• _Exercise brief_
Copy each line containing "javascript" from the listing below.

• _Records for this task_

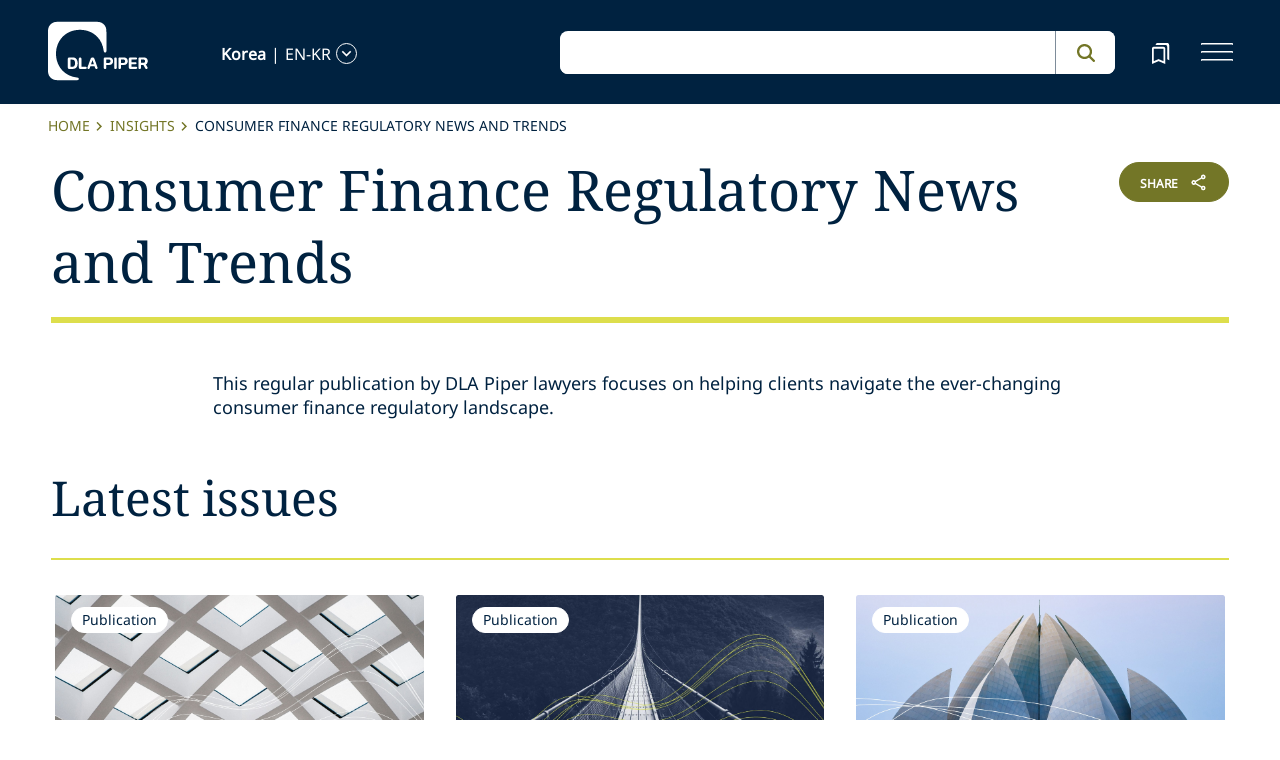

--- FILE ---
content_type: application/javascript; charset=utf-8
request_url: https://www.dlapiper.com/_next/static/chunks/7221.f2f3d79c6498e2c2.js
body_size: 579
content:
"use strict";(self.webpackChunk_N_E=self.webpackChunk_N_E||[]).push([[7221],{17221:function(e,t,a){a.r(t),a.d(t,{UserDispatchContext:function(){return c},UserStateContext:function(){return s},default:function(){return d}});var r=a(85893),n=a(67294),u=a(23059);let l={value:new u.Z().get("dlaPiper")},i=new u.Z,p=(e,t)=>{switch(t.type){case"ADD_BOOKMARK":let a=i.get("dlaPiper");return a?(a.push(t.payload),a=[...new Map(a.map(e=>[e.Description,e])).values()]):(a=[]).push(t.payload),i.set("dlaPiper",a,{path:"/"}),{value:a};case"DELETE_BOOKMARK":let r=t.payload&&t.payload.key,n=i.get("dlaPiper");return n.splice(r,1),i.set("dlaPiper",n,{path:"/"}),{value:n};case"RESET":return{value:[]};default:return e}},s=(0,n.createContext)(void 0),c=(0,n.createContext)(void 0);var d=function(e){let{children:t,store:a=l}=e,[u,i]=(0,n.useReducer)(p,a);return(0,r.jsx)(s.Provider,{value:u,children:(0,r.jsx)(c.Provider,{value:i,children:t})})}}}]);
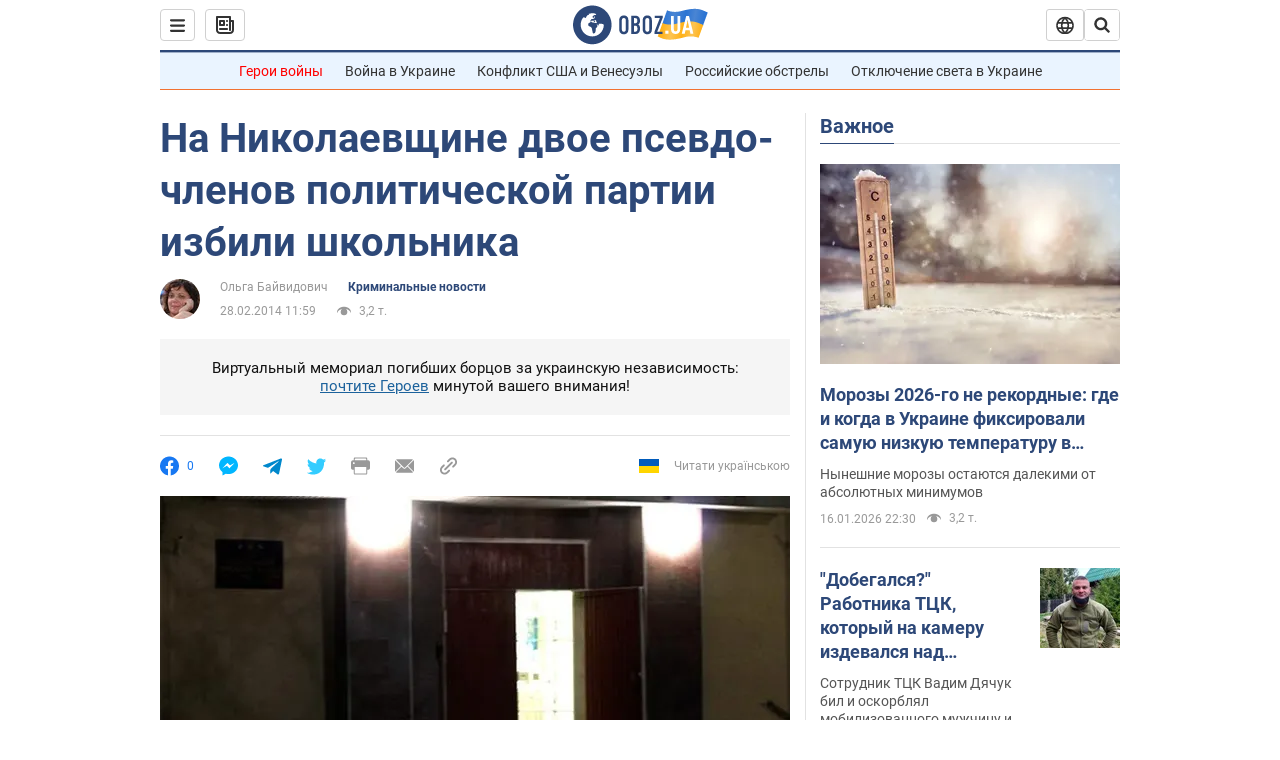

--- FILE ---
content_type: application/x-javascript; charset=utf-8
request_url: https://servicer.idealmedia.io/1418748/1?nocmp=1&sessionId=696ab157-1073c&sessionPage=1&sessionNumberWeek=1&sessionNumber=1&scale_metric_1=64.00&scale_metric_2=256.00&scale_metric_3=100.00&cbuster=1768599895267854618816&pvid=36188123-78bc-41d9-afd3-289825a61b82&implVersion=11&lct=1763555100&mp4=1&ap=1&consentStrLen=0&wlid=68b2c840-b5b5-44d7-8919-991490d54a5d&uniqId=0660c&niet=4g&nisd=false&evt=%5B%7B%22event%22%3A1%2C%22methods%22%3A%5B1%2C2%5D%7D%2C%7B%22event%22%3A2%2C%22methods%22%3A%5B1%2C2%5D%7D%5D&pv=5&jsv=es6&dpr=1&hashCommit=cbd500eb&apt=2014-02-28T11%3A59%3A00&tfre=4024&w=0&h=1&tl=150&tlp=1&sz=0x1&szp=1&szl=1&cxurl=https%3A%2F%2Fincident.obozrevatel.com%2Fcrime%2F48627-na-nikolaevschine-dvoe-psevdo-chlenov-politicheskoj-partii-izbili-shkolnika.htm&ref=&lu=https%3A%2F%2Fincident.obozrevatel.com%2Fcrime%2F48627-na-nikolaevschine-dvoe-psevdo-chlenov-politicheskoj-partii-izbili-shkolnika.htm
body_size: 848
content:
var _mgq=_mgq||[];
_mgq.push(["IdealmediaLoadGoods1418748_0660c",[
["tsn.ua","11960018","1","Драма на Бойківщині: поліція побачила дивне світло в кучугурі","Випадковий промінь екрана зберіг життя 15-річному юнаку, що п’яний замерзав у заметі.","0","","","","czhPn3LJ69roXo8n0TM9_YYLFN5e0gkF_3Owv16kTikwTJzDlndJxZG2sYQLxm7SJP9NESf5a0MfIieRFDqB_Kldt0JdlZKDYLbkLtP-Q-XLupRpjMqo4viJgF49WT07",{"i":"https://s-img.idealmedia.io/n/11960018/45x45/285x0x630x630/aHR0cDovL2ltZ2hvc3RzLmNvbS90LzUwOTE1My9jOGEwMTU5ZjA4Y2UwZjM0MjhiMzA3YTVjMDI1Nzc4My5qcGVn.webp?v=1768599895-Fhc1MWv48JuO2qdhjgyZPft2tAi-0Vl1RMrRRnAkR50","l":"https://clck.idealmedia.io/pnews/11960018/i/1298901/pp/1/1?h=czhPn3LJ69roXo8n0TM9_YYLFN5e0gkF_3Owv16kTikwTJzDlndJxZG2sYQLxm7SJP9NESf5a0MfIieRFDqB_Kldt0JdlZKDYLbkLtP-Q-XLupRpjMqo4viJgF49WT07&utm_campaign=obozrevatel.com&utm_source=obozrevatel.com&utm_medium=referral&rid=989d2748-f324-11f0-a070-d404e6f98490&tt=Direct&att=3&afrd=296&iv=11&ct=1&gdprApplies=0&muid=q0gTEVzFKRId&st=-300&mp4=1&h2=RGCnD2pppFaSHdacZpvmnoTb7XFiyzmF87A5iRFByjtRGCPw-Jj4BtYdULfjGweqJaGSQGEi6nxpFvL8b2o0UA**","adc":[],"sdl":0,"dl":"","category":"События Украины","dbbr":0,"bbrt":0,"type":"e","media-type":"static","clicktrackers":[],"cta":"Читати далі","cdt":"","tri":"989d3735-f324-11f0-a070-d404e6f98490","crid":"11960018"}],],
{"awc":{},"dt":"desktop","ts":"","tt":"Direct","isBot":1,"h2":"RGCnD2pppFaSHdacZpvmnoTb7XFiyzmF87A5iRFByjtRGCPw-Jj4BtYdULfjGweqJaGSQGEi6nxpFvL8b2o0UA**","ats":0,"rid":"989d2748-f324-11f0-a070-d404e6f98490","pvid":"36188123-78bc-41d9-afd3-289825a61b82","iv":11,"brid":32,"muidn":"q0gTEVzFKRId","dnt":2,"cv":2,"afrd":296,"consent":true,"adv_src_id":39175}]);
_mgqp();
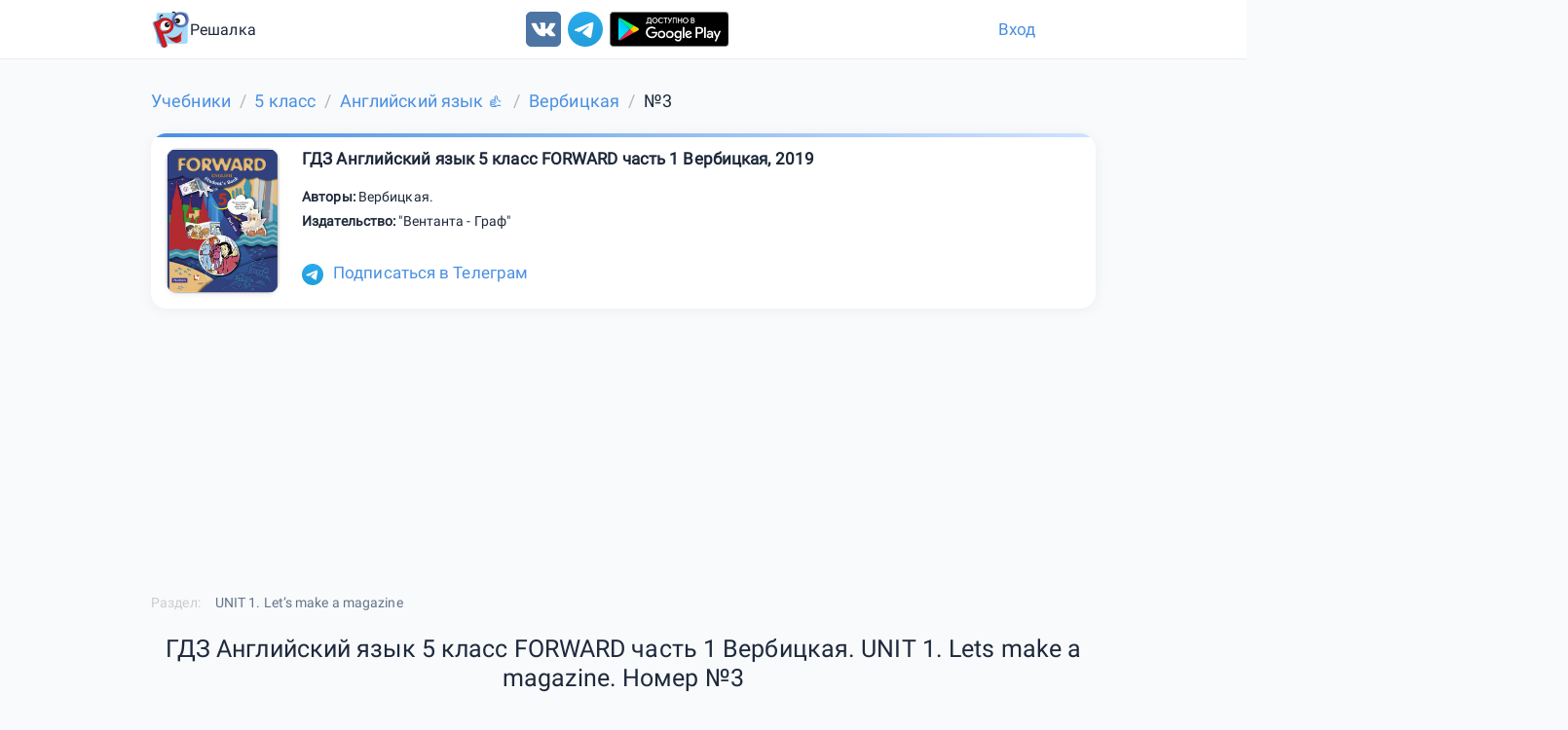

--- FILE ---
content_type: text/html; charset=utf-8
request_url: https://www.google.com/recaptcha/api2/aframe
body_size: 266
content:
<!DOCTYPE HTML><html><head><meta http-equiv="content-type" content="text/html; charset=UTF-8"></head><body><script nonce="7c5cRxf1L6GeiQzk7nde5A">/** Anti-fraud and anti-abuse applications only. See google.com/recaptcha */ try{var clients={'sodar':'https://pagead2.googlesyndication.com/pagead/sodar?'};window.addEventListener("message",function(a){try{if(a.source===window.parent){var b=JSON.parse(a.data);var c=clients[b['id']];if(c){var d=document.createElement('img');d.src=c+b['params']+'&rc='+(localStorage.getItem("rc::a")?sessionStorage.getItem("rc::b"):"");window.document.body.appendChild(d);sessionStorage.setItem("rc::e",parseInt(sessionStorage.getItem("rc::e")||0)+1);localStorage.setItem("rc::h",'1768812338523');}}}catch(b){}});window.parent.postMessage("_grecaptcha_ready", "*");}catch(b){}</script></body></html>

• _Result for this exercise_
content_type: application/javascript; charset=utf-8
content_type: application/x-javascript; charset=utf-8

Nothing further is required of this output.